The exercise:
What is needed is an exact repeat of the lines from the line containing "Is point (245, 199)" through the final line of the entries below, and nothing else.

____________

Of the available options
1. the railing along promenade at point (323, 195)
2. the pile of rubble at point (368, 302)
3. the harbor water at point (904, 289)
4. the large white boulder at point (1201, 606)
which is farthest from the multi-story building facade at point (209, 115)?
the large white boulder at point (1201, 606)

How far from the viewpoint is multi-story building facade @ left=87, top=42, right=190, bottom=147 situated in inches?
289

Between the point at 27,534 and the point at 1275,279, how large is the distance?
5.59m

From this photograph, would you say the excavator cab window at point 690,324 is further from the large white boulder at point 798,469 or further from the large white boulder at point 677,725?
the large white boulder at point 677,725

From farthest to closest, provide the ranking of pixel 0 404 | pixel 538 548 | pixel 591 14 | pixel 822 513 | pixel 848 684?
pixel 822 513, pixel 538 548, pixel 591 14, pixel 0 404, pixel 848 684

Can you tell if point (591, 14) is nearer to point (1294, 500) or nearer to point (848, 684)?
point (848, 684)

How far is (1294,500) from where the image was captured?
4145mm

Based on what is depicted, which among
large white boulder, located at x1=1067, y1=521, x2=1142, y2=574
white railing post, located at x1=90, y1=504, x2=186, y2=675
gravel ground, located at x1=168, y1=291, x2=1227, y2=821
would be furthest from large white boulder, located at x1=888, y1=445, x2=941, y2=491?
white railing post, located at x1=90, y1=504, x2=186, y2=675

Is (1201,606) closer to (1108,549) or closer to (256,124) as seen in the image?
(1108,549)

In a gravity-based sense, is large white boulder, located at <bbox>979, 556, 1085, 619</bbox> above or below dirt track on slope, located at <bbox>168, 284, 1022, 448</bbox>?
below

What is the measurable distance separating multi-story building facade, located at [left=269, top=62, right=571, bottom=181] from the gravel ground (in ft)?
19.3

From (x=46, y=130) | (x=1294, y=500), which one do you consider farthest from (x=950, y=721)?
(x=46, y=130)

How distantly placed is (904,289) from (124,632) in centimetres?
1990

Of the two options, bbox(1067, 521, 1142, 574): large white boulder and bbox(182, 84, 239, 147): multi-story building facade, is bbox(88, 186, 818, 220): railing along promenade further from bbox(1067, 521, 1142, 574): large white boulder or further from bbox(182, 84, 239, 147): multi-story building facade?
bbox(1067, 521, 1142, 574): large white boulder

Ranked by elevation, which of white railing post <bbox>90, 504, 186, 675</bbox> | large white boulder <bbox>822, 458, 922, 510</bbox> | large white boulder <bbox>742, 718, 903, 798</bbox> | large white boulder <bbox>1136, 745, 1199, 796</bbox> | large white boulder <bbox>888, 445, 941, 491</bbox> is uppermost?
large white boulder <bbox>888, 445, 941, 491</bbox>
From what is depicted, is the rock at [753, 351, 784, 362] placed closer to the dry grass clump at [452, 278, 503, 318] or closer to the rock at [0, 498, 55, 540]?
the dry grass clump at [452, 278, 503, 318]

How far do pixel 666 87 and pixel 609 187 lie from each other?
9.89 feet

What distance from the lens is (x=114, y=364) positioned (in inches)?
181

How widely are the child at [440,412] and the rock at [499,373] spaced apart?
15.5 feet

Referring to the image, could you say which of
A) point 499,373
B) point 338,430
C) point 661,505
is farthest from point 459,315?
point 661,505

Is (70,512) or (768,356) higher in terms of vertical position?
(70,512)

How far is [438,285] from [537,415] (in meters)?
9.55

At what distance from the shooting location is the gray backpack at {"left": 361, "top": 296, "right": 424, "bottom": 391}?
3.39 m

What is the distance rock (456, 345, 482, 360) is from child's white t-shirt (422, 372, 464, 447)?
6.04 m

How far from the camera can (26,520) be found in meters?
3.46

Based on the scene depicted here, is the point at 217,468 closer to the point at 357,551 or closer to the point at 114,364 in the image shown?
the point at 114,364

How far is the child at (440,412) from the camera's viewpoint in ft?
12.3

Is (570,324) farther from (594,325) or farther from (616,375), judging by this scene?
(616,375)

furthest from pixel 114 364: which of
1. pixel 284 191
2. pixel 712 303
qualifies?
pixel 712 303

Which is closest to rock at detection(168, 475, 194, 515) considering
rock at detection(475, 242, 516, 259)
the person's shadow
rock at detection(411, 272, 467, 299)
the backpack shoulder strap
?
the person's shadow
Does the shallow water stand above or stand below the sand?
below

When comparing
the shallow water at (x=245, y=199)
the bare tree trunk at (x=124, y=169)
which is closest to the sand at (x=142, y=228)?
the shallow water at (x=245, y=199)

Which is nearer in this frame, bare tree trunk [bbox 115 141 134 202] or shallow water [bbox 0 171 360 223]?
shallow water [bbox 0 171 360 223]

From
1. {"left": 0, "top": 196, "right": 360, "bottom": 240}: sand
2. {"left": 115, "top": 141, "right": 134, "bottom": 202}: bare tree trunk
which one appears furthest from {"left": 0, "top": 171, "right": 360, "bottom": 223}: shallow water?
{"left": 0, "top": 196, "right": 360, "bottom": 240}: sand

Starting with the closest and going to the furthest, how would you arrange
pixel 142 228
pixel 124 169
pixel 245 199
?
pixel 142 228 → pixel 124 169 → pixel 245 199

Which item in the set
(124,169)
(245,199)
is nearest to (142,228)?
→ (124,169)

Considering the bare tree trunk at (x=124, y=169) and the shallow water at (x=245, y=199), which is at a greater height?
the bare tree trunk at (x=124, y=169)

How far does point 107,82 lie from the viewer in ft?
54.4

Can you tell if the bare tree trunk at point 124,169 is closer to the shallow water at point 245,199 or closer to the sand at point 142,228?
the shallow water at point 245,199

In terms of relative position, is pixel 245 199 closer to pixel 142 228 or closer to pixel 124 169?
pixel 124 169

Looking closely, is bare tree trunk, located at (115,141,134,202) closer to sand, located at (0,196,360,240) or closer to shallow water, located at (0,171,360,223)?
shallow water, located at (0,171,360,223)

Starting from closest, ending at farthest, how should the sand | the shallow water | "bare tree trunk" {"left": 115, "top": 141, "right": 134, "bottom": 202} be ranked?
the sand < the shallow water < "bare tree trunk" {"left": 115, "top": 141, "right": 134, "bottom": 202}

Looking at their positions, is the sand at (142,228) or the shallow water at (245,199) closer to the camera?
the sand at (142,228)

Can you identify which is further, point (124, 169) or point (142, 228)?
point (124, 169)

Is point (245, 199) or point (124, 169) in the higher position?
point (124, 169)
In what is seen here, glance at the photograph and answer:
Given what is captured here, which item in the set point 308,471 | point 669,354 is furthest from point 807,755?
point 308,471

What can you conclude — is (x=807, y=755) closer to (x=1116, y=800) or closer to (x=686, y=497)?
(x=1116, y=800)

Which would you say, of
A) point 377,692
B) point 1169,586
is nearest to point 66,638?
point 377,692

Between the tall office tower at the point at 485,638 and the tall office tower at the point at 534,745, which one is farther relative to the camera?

____________

Exercise solution:
Is point (245, 199) or point (124, 169) in the higher position?
point (124, 169)
In what is seen here, glance at the photograph and answer:
Given what is captured here, which item in the set point 308,471 | point 669,354 is furthest from point 807,755?
point 308,471

What can you conclude — is (x=807, y=755) closer to (x=1116, y=800) or closer to (x=686, y=497)?
(x=1116, y=800)

Which would you say, of
A) point 377,692
B) point 1169,586
is nearest to point 66,638?
point 377,692

Between the tall office tower at the point at 485,638 and the tall office tower at the point at 534,745, which one is farther relative to the camera?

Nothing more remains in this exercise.